§ **CONSIGNE**
Recopiez sans rien changer le passage du texte fourni qui va de « La défaite de » à « de la colonisation. ».

§ **TEXTE FOURNI**

La motivation première était donc la colonisation pour affirmer leur puissance. Les désirs des populations concernées n’étaient pas prises en compte.
La première guerre mondiale a mis fin à trois empires : autro-hongrois, allemand, ottoman. En plus des empires coloniaux déjà constitués - Grande-Bretagne, France, Portugal, Russie, Espagne -, la deuxième guerre mondiale a vu refleurir les ambitions impériales de l’Italie, de l’Allemagne et du Japon.
La défaite de l’Italie, de l’Allemagne et du Japon a mis fin à des exactions de toutes sortes où le respect des personnes individuelles n’existait pas. Après les abominations des puissances de l’Axe, la victoire des Alliés a construit un nouvel ordre mondial fondé sur le respect des individus. Ce qui ne veut pas dire que tout était parfait de leur côté, mais ça les obligeait à travailler dans le sens des Droits de l’Homme, État de droit, Droit des peuples à disposer d’eux mêmes, qui sont devenus progressivement la base de ce nouvel ordre mondial. La colonisation a été abandonnée, non sans mal. Progressivement, l’égalité de droit des individus et des peuples est devenue la base des relations internationales, contrairement au régime de la colonisation.

§ **MATÉRIEL FOURNI**
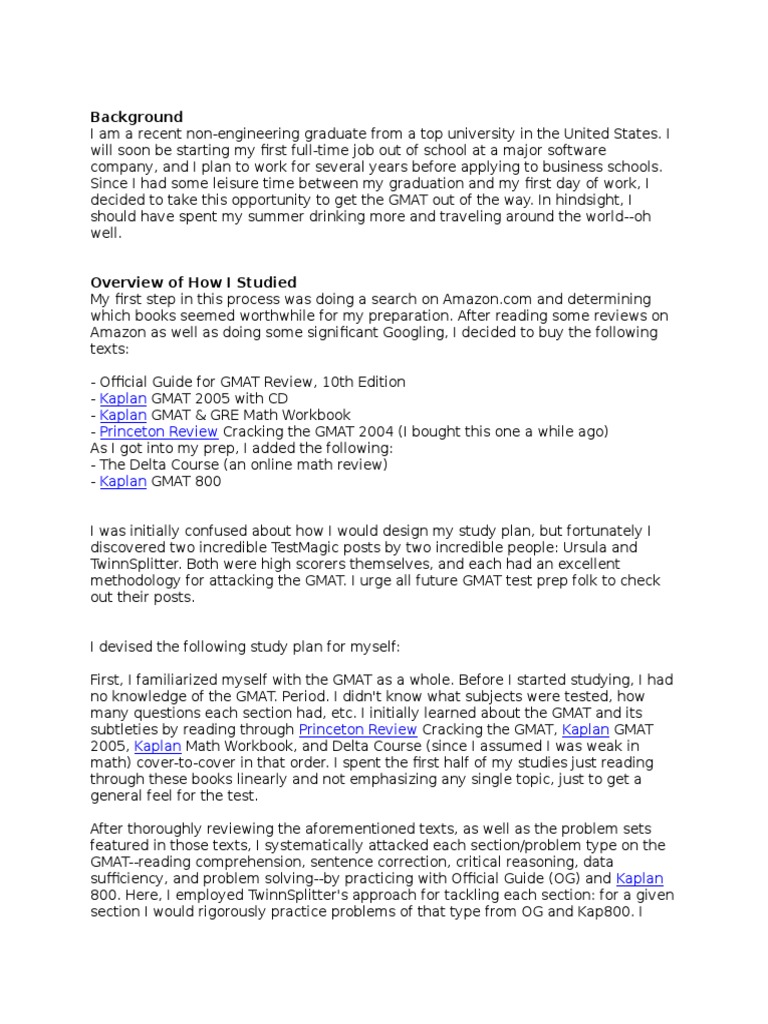 Background
I am a recent non-engineering graduate from a top university in the United States. I will soon be starting my first full-time job out of school at a major software company, and I plan to work for several years before applying to business schools. Since I had some leisure time between my graduation and my first day of work, I decided to take this opportunity to get the GMAT out of the way. In hindsight, I should have spent my summer drinking more and traveling around the world--oh well.

Overview of How I Studied
My first step in this process was doing a search on Amazon.com and determining which books seemed worthwhile for my preparation. After reading some reviews on Amazon as well as doing some significant Googling, I decided to buy the following texts:

- Official Guide for GMAT Review, 10th Edition
- Kaplan GMAT 2005 with CD
- Kaplan GMAT & GRE Math Workbook
- Princeton Review Cracking the GMAT 2004 (I bought this one a while ago)
As I got into my prep, I added the following:
- The Delta Course (an online math review)
- Kaplan GMAT 800

I was initially confused about how I would design my study plan, but fortunately I discovered two incredible TestMagic posts by two incredible people: Ursula and TwinnSplitter. Both were high scorers themselves, and each had an excellent methodology for attacking the GMAT. I urge all future GMAT test prep folk to check out their posts.

I devised the following study plan for myself:

First, I familiarized myself with the GMAT as a whole. Before I started studying, I had no knowledge of the GMAT. Period. I didn't know what subjects were tested, how many questions each section had, etc. I initially learned about the GMAT and its subtleties by reading through Princeton Review Cracking the GMAT, Kaplan GMAT 2005, Kaplan Math Workbook, and Delta Course (since I assumed I was weak in math) cover-to-cover in that order. I spent the first half of my studies just reading through these books linearly and not emphasizing any single topic, just to get a general feel for the test.

After thoroughly reviewing the aforementioned texts, as well as the problem sets featured in those texts, I systematically attacked each section/problem type on the GMAT--reading comprehension, sentence correction, critical reasoning, data sufficiency, and problem solving--by practicing with Official Guide (OG) and Kaplan 800. Here, I employed TwinnSplitter's approach for tackling each section: for a given section I would rigorously practice problems of that type from OG and Kap800. I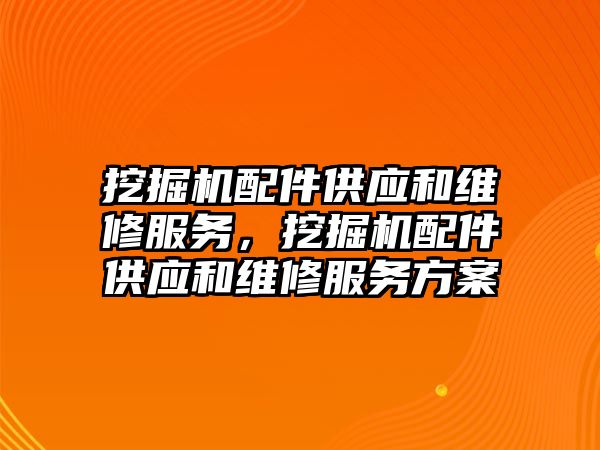 挖掘机配件供应和维修服务，挖掘机配件供应和维修服务方案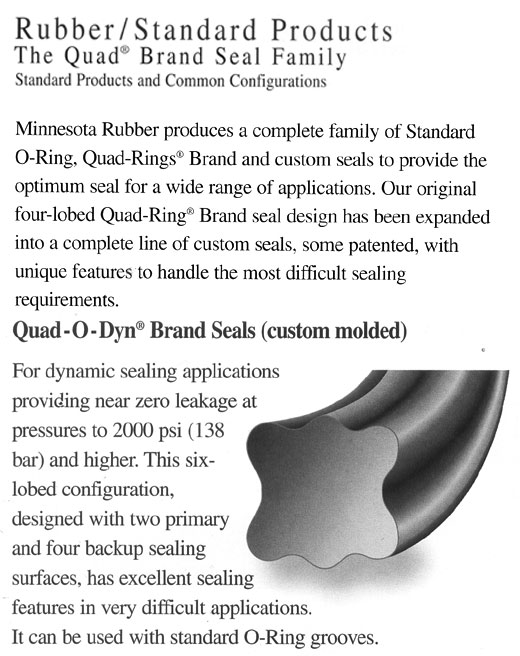 Rubber/Standard Products
The Quad® Brand Seal Family
Standard Products and Common Configurations

Minnesota Rubber produces a complete family of Standard O-Ring, Quad-Rings® Brand and custom seals to provide the optimum seal for a wide range of applications. Our original four-lobed Quad-Ring® Brand seal design has been expanded into a complete line of custom seals, some patented, with unique features to handle the most difficult sealing requirements.

Quad-O-Dyn® Brand Seals (custom molded)

For dynamic sealing applications providing near zero leakage at pressures to 2000 psi (138 bar) and higher. This six-lobed configuration, designed with two primary and four backup sealing surfaces, has excellent sealing features in very difficult applications. It can be used with standard O-Ring grooves.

§ **CORRIGÉ**
La défaite de l’Italie, de l’Allemagne et du Japon a mis fin à des exactions de toutes sortes où le respect des personnes individuelles n’existait pas. Après les abominations des puissances de l’Axe, la victoire des Alliés a construit un nouvel ordre mondial fondé sur le respect des individus. Ce qui ne veut pas dire que tout était parfait de leur côté, mais ça les obligeait à travailler dans le sens des Droits de l’Homme, État de droit, Droit des peuples à disposer d’eux mêmes, qui sont devenus progressivement la base de ce nouvel ordre mondial. La colonisation a été abandonnée, non sans mal. Progressivement, l’égalité de droit des individus et des peuples est devenue la base des relations internationales, contrairement au régime de la colonisation.